> [Raw data]
--------------------------------------------------

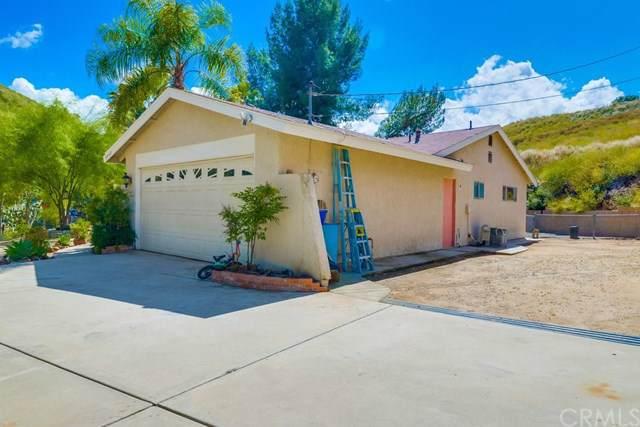8640 Glen Road, Corona, CA 92883 (#301613964) :: Coldwell Banker Residential Brokerage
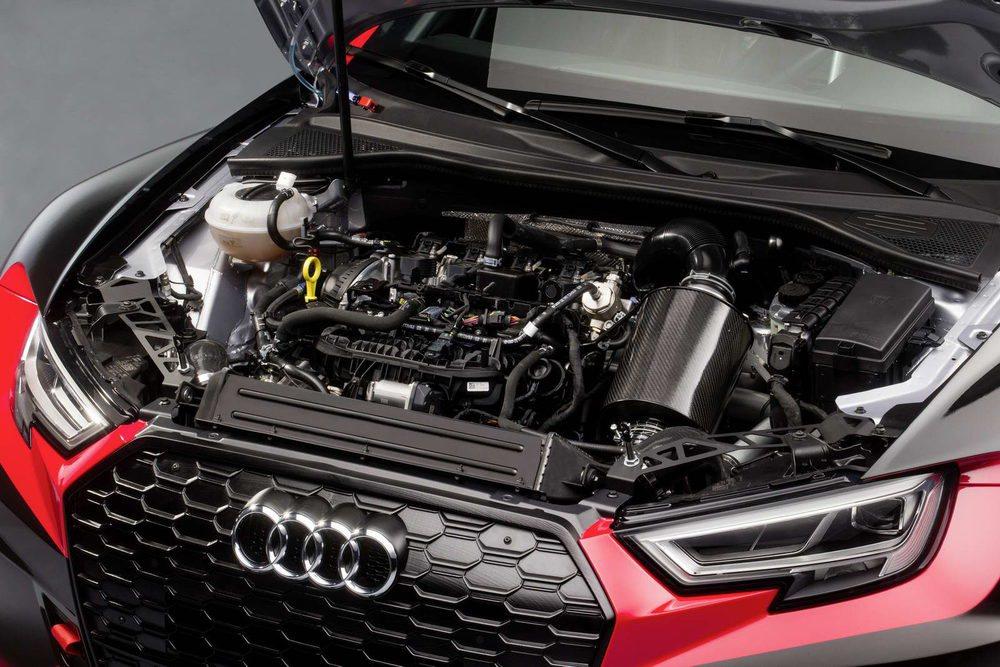 La FIA impone sus normas en el Campeonato TCR, por lo que desaparece el motor 2.5 TFSI de cinco cilindros. En su lugar encontramos un 2.0 TFSI que por normativa debe proporcionar 330 CV de potencia como máximo. Hay versiones con cambio DSG y otras con secuencial.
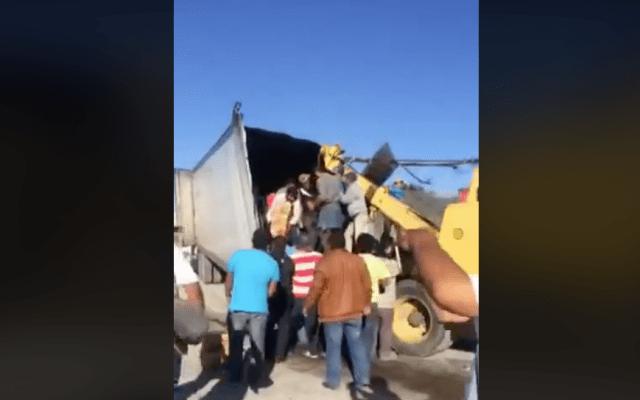 #VIDEO Rapiña de cerveza en camión accidentado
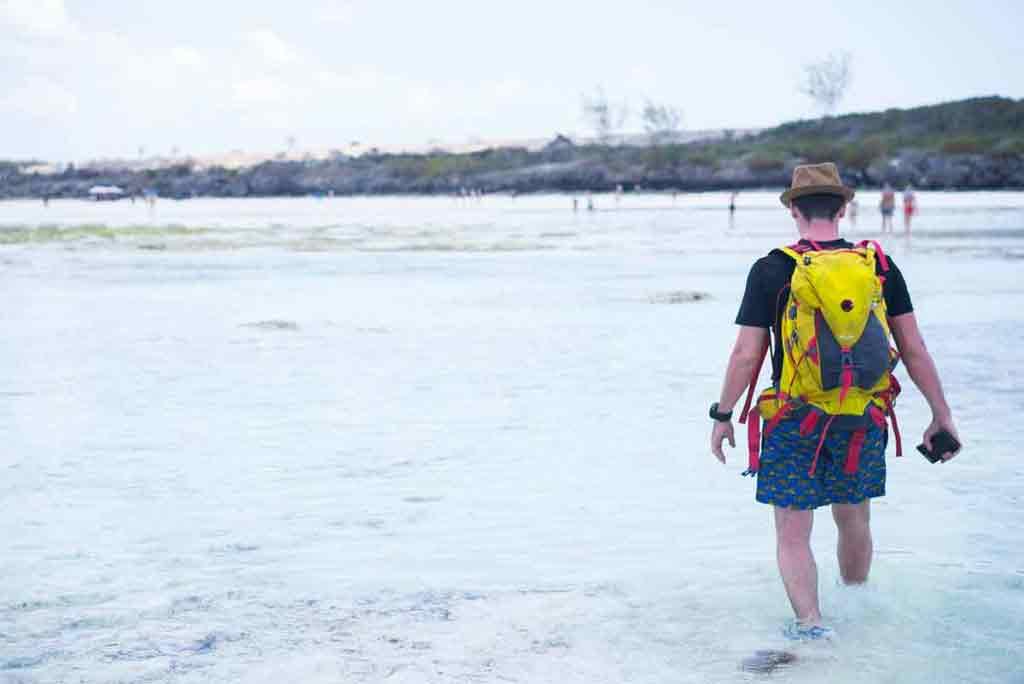 Zoskočili sme z lode a plytčinou kráčali na pláž.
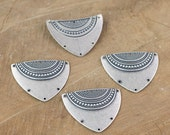 6 Hole Silver Ox Dapped Triangle Shield Tribal Pendant Connector (4) mtl180L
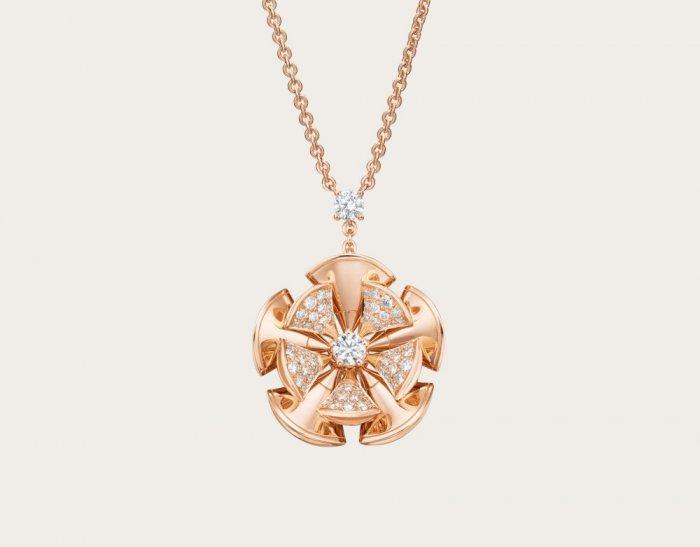 سلسلة-بالذهب-الوردي-من-بولغاري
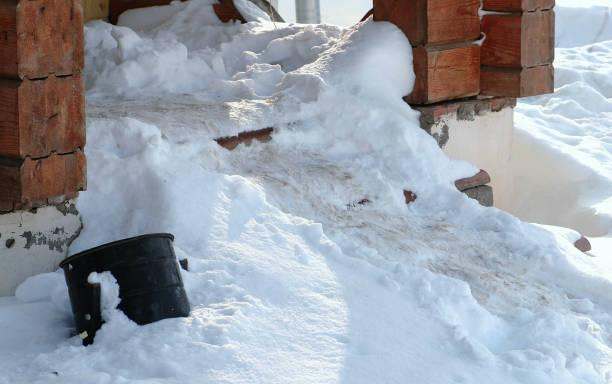treppen mit schnee bedeckt. nahaufnahme-eingang zur hütte im winter. - mülltonnenhäuschen stock-fotos und bilder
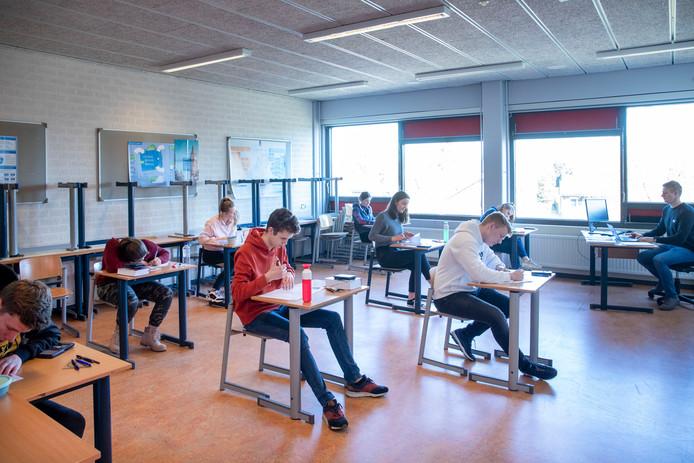 De schoolexamens maandagmiddag in Het Streek Lyceum in Ede.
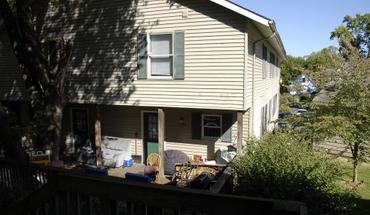 1395 N Lincoln Street Apartment for rent in Bloomington, IN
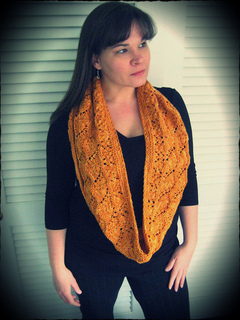 Loralee_cowl9_small2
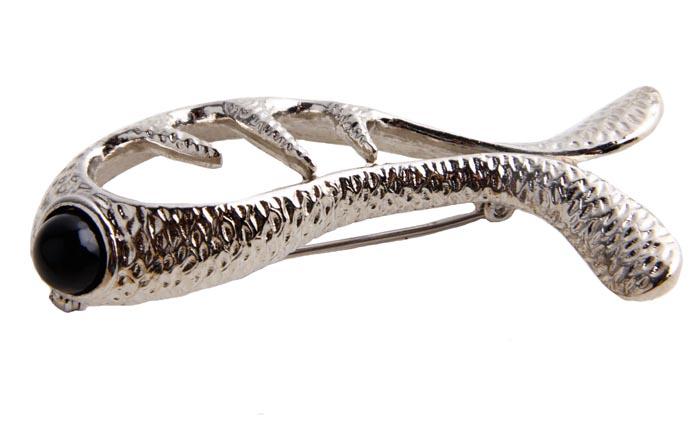 Брошь Рыба от Sphinx. Бижутерный сплав, композитный материал. Sphinx, Великобритания, конец ХХ векаОС27421Брошь Рыба от Sphinx. Бижутерный сплав, композитный материал. Sphinx, Великобритания, конец ХХ века. Размер 4,5 х 4 см. Сохранность хорошая. Предмет не был в использовании. Клеймо Sphinx в овальном картуше на изнаночной стороне броши. Уникальная коллекционная вещь. Брошь выполнена из высококачественного бижутерного сплава. Чудесная брошь как в подарок, так и для дополнения своего собственного образа.
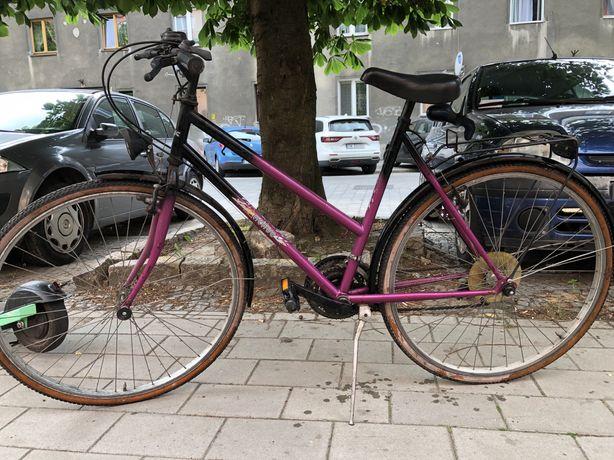 Prawie nieużywany rower 28' Shimano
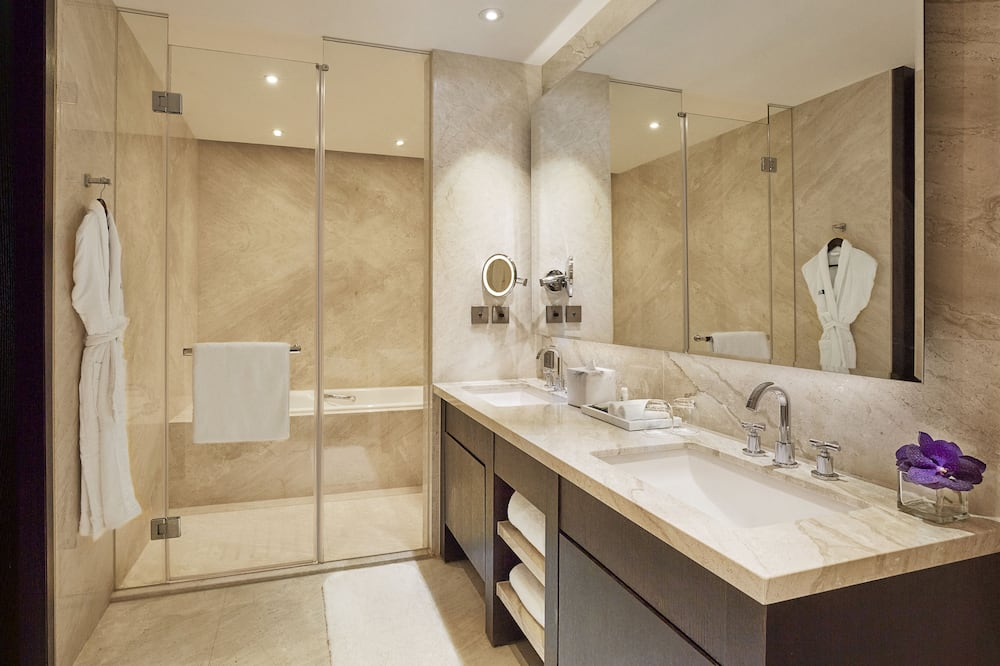 Duplex, 1 King Bed (Suite) - Bathroom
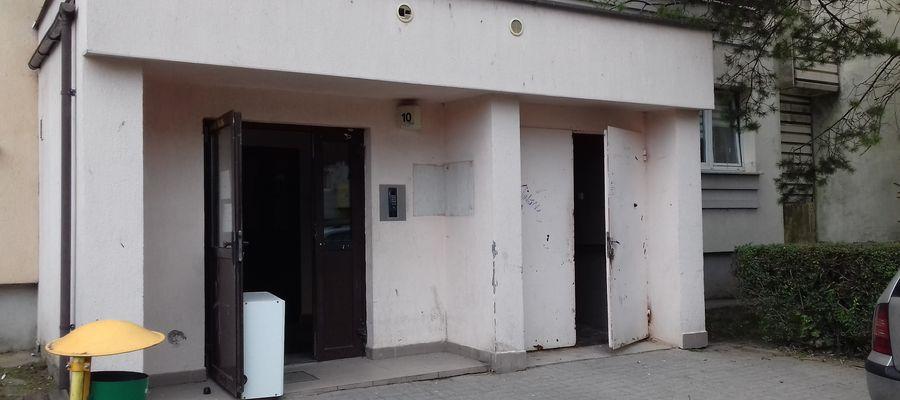 W mieszkaniu jednej z klatek tego bloku przy ul. Orłowicza 10 znaleziono denata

--------------------------------------------------

> [Exercise brief] For every entry above, write it out exactly and remove any image.

> [Task response]
8640 Glen Road, Corona, CA 92883 (#301613964) :: Coldwell Banker Residential Brokerage
 La FIA impone sus normas en el Campeonato TCR, por lo que desaparece el motor 2.5 TFSI de cinco cilindros. En su lugar encontramos un 2.0 TFSI que por normativa debe proporcionar 330 CV de potencia como máximo. Hay versiones con cambio DSG y otras con secuencial.
 #VIDEO Rapiña de cerveza en camión accidentado
 Zoskočili sme z lode a plytčinou kráčali na pláž.
 6 Hole Silver Ox Dapped Triangle Shield Tribal Pendant Connector (4) mtl180L
 سلسلة-بالذهب-الوردي-من-بولغاري
treppen mit schnee bedeckt. nahaufnahme-eingang zur hütte im winter. - mülltonnenhäuschen stock-fotos und bilder
 De schoolexamens maandagmiddag in Het Streek Lyceum in Ede.
 1395 N Lincoln Street Apartment for rent in Bloomington, IN
 Loralee_cowl9_small2
 Брошь Рыба от Sphinx. Бижутерный сплав, композитный материал. Sphinx, Великобритания, конец ХХ векаОС27421Брошь Рыба от Sphinx. Бижутерный сплав, композитный материал. Sphinx, Великобритания, конец ХХ века. Размер 4,5 х 4 см. Сохранность хорошая. Предмет не был в использовании. Клеймо Sphinx в овальном картуше на изнаночной стороне броши. Уникальная коллекционная вещь. Брошь выполнена из высококачественного бижутерного сплава. Чудесная брошь как в подарок, так и для дополнения своего собственного образа.
 Prawie nieużywany rower 28' Shimano
 Duplex, 1 King Bed (Suite) - Bathroom
 W mieszkaniu jednej z klatek tego bloku przy ul. Orłowicza 10 znaleziono denata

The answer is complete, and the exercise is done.